The National Cancer Institute (INC) in Colombia has announced that, as of April 30, it will suspend the admission of new adult oncology patients from Nueva EPS due to the absence of a current contract and an outstanding debt of roughly 146 billion pesos. All sources agree that this measure does not affect Nueva EPS patients already in active treatment at the INC, nor does it limit care for children and adolescents with cancer or oncological emergencies, who will continue to be treated without restriction. Coverage on both sides acknowledges that thousands of patients could be impacted, with nearly nine thousand new cancer patients potentially facing delays in diagnosis and treatment initiation because they will need to seek services elsewhere.

Both opposition and government-aligned outlets describe the dispute as rooted in broader financial and managerial problems in Colombia’s health system, particularly around delayed payments from EPSs to specialized institutions. They concur that Nueva EPS has accumulated a large portfolio of unpaid obligations to the INC and that the lack of a signed contract for 2024 services has made continued admission of new patients financially unsustainable for the Institute. Both perspectives situate the episode within ongoing debates over health reforms, the need for better coordination between payers and providers, and the risk that institutional conflicts translate into interruptions or delays in high-complexity care such as oncology.

Areas of disagreement

Responsibility and blame. Opposition-aligned coverage places primary responsibility on Nueva EPS and the national government, framing the suspended services as the foreseeable consequence of political decisions, chronic underfunding, and mismanagement of health resources. Government-aligned coverage distributes responsibility more evenly, highlighting both the EPS’s payment delays and the INC’s choice of a drastic, unilateral measure. While opposition outlets emphasize culpability and negligence at the top of the system, government-aligned reports tend to portray the situation as a complex institutional dispute in which all actors share some fault.

Framing of the crisis. Opposition sources present the suspension as part of the “worst humanitarian crisis” in Colombia’s health system, using rights-based language to assert a systematic violation of cancer patients’ fundamental rights and a collapse of trust in institutional remedies. Government-aligned outlets describe a serious but contained disruption, focusing on the technical details of contracts, portfolio size, and regulatory mechanisms rather than invoking a generalized humanitarian breakdown. The former accentuates despair, loss of hope, and structural failure, whereas the latter foregrounds administrative problems and the need for orderly problem-solving.

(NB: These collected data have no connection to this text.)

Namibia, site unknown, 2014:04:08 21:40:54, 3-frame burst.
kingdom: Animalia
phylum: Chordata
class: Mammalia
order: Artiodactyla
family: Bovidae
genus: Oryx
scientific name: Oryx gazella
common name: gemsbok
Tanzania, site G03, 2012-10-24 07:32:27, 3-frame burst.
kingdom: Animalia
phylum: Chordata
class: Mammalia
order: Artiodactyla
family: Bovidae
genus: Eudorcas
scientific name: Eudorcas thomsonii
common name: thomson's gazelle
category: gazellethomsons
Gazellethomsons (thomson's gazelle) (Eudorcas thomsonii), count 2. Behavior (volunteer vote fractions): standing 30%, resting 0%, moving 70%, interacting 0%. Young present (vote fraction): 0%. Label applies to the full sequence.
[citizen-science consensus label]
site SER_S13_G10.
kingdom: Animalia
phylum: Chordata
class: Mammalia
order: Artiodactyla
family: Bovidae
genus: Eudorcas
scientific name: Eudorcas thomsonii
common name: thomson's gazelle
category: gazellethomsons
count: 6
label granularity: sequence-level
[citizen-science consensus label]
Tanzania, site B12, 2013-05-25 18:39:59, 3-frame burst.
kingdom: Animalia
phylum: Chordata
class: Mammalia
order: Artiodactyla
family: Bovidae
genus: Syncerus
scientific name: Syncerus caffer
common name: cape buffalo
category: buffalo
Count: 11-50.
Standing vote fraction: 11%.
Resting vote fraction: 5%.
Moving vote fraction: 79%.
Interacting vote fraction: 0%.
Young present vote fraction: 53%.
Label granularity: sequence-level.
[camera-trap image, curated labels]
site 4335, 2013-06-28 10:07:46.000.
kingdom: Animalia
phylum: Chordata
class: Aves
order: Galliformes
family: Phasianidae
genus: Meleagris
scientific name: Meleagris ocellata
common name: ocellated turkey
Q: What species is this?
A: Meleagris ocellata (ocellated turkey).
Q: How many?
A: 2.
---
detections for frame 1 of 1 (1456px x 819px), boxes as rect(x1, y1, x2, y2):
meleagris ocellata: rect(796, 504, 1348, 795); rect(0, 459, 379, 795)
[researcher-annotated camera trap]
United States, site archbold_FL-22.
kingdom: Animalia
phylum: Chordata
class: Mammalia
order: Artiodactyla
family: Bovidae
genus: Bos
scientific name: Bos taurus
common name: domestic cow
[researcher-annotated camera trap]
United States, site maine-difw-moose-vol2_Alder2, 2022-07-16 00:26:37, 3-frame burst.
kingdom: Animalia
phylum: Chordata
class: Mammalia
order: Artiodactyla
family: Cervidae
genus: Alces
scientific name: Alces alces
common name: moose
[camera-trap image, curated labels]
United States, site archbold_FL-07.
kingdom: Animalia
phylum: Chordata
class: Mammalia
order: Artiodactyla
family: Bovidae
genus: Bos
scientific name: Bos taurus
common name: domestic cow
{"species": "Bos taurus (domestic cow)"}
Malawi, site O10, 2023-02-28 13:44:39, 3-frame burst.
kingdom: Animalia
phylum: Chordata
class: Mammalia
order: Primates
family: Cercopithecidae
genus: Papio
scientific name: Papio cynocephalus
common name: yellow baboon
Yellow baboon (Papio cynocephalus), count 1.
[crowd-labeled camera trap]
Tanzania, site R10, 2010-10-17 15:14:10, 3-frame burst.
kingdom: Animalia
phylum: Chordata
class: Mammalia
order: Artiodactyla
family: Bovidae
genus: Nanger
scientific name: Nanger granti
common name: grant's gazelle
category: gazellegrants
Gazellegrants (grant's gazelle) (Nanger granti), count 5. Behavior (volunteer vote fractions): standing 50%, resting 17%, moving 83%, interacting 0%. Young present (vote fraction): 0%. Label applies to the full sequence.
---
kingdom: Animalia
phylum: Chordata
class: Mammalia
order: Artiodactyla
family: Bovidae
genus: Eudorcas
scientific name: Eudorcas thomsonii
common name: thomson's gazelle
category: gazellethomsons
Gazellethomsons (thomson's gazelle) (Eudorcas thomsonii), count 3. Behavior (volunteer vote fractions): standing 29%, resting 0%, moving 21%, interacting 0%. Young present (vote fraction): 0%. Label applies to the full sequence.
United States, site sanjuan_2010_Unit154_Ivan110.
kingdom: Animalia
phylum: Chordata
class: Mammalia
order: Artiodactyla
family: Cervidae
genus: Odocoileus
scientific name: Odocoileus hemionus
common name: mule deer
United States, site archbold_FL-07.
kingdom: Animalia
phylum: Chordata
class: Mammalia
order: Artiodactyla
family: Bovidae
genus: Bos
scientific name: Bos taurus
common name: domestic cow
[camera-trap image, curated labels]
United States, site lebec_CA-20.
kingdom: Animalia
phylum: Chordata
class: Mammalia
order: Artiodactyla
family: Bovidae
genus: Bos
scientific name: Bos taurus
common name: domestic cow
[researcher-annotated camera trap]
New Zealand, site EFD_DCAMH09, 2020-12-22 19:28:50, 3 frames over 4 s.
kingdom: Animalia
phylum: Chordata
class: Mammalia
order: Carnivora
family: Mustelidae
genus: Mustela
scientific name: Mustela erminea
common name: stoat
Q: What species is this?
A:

Portrayal of Nueva EPS and the INC. Opposition coverage depicts Nueva EPS as a chronic non-payer that has pushed the INC to an unsustainable position, implicitly legitimizing the Institute’s decision as a defensive act to survive financially. Government-aligned coverage gives more space to Nueva EPS’s position, noting its complaints about lack of prior consultation and its claims that payments are planned, thereby questioning whether the INC’s suspension was proportionate or sufficiently coordinated. In opposition narratives the INC appears as a victim of state and EPS neglect, while government-aligned narratives cast both entities as interdependent actors that must negotiate rather than litigate via the media.

Policy and solutions. Opposition media link the episode to broader critiques of current health policies, arguing that opaque fund management and political interference require deep systemic change and stronger protections for patient rights and provider solvency. Government-aligned outlets stress the need for institutional dialogue, coordinated mechanisms, and improved contracting processes, implying that the system can be stabilized through better management rather than sweeping reforms. Thus, the opposition tends to use the case as evidence that the existing model is failing patients wholesale, whereas government-aligned sources suggest targeted fixes within the current framework.

In summary, opposition coverage tends to treat the suspension as emblematic of a collapsing health system and systemic state-EPS failures that trample cancer patients’ rights, while government-aligned coverage tends to frame it as a serious but manageable contractual and financial dispute that calls for coordination and administrative remedies.